Tuesday, November 03, 2009

Memories of Youth



I remember that my friend Eddie Cullen had a copy of Phil Ochs In Concert (Elektra Records, 1966). In the liner notes, Ochs reprinted eight poems by Mao Tse Tung with the question, "Is This the Enemy?"

I thought it was hilarious when Eddie's sister Gina (or was it Ellen?) penned "Yes" on the album in answer to the question.
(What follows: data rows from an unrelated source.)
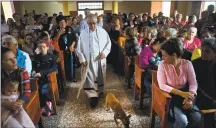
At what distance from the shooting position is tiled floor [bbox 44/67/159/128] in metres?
2.69

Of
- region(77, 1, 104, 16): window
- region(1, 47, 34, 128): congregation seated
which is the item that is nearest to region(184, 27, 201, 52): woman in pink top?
region(1, 47, 34, 128): congregation seated

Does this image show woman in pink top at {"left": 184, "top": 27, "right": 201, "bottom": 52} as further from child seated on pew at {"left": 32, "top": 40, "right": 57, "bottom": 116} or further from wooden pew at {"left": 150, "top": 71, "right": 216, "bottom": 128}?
child seated on pew at {"left": 32, "top": 40, "right": 57, "bottom": 116}

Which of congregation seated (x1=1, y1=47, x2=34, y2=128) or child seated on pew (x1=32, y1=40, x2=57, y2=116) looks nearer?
congregation seated (x1=1, y1=47, x2=34, y2=128)

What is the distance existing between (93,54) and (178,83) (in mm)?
1376

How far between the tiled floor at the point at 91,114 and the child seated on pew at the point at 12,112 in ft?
3.44

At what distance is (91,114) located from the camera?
2928 millimetres

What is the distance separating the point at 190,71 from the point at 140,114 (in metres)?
1.11

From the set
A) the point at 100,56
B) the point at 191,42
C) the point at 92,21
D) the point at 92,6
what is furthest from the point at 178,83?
the point at 92,6

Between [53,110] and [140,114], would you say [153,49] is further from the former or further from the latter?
[53,110]

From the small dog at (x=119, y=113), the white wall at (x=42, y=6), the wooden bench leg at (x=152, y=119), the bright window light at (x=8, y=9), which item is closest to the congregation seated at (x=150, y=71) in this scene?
the wooden bench leg at (x=152, y=119)

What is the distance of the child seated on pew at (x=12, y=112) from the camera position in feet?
5.23

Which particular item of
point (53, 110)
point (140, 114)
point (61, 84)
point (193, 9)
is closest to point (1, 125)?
point (53, 110)

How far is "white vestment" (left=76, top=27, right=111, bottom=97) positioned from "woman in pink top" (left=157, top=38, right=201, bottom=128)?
48.3 inches

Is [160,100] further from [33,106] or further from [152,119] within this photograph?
[33,106]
Here's one of Mao's poems (mentioned today on C. Dale Young's blog)which also appeared on the album:

CHANGSHA (Memories of Youth)

The immense river is a transparent green
and a hundred boats are racing by.
The eagles strike against the sky,
The fish swim in the shallows;
In the freezing air all creatures strive for freedom.
Alone in the desolate vastness,
I ask of the ageless earth:
"Who is the ruler of the universe?"
I remember a hundred friends coming here
during the crowded, eventual years;
All of them young and upright,
Gleaming with brilliance,
true to the scholar's spirit.
I remember how vivid they were
As they gazed upon rivers and mountains:
The Chinese earth gave strength to their words,
And they regarded as dung the ancient feudal lords.
Do you remember
How in midstream we struck out at the water,
And the waves dashed against the speeding ships?

-Mao Tse Tung

Better, Thank You

The formerly Constant Reader knows that I have not blogged much this fall and, in particular, that I haven't blogged at all for several weeks. The problem is that I haven't felt well and haven't had the energy to do much more than to attend to my day job and my teaching duties. A full recitation of my problems would drive away more readers than my inattention already has, but I have been on a strict diet and several medications for a bit more than a month and feel much better, thank you.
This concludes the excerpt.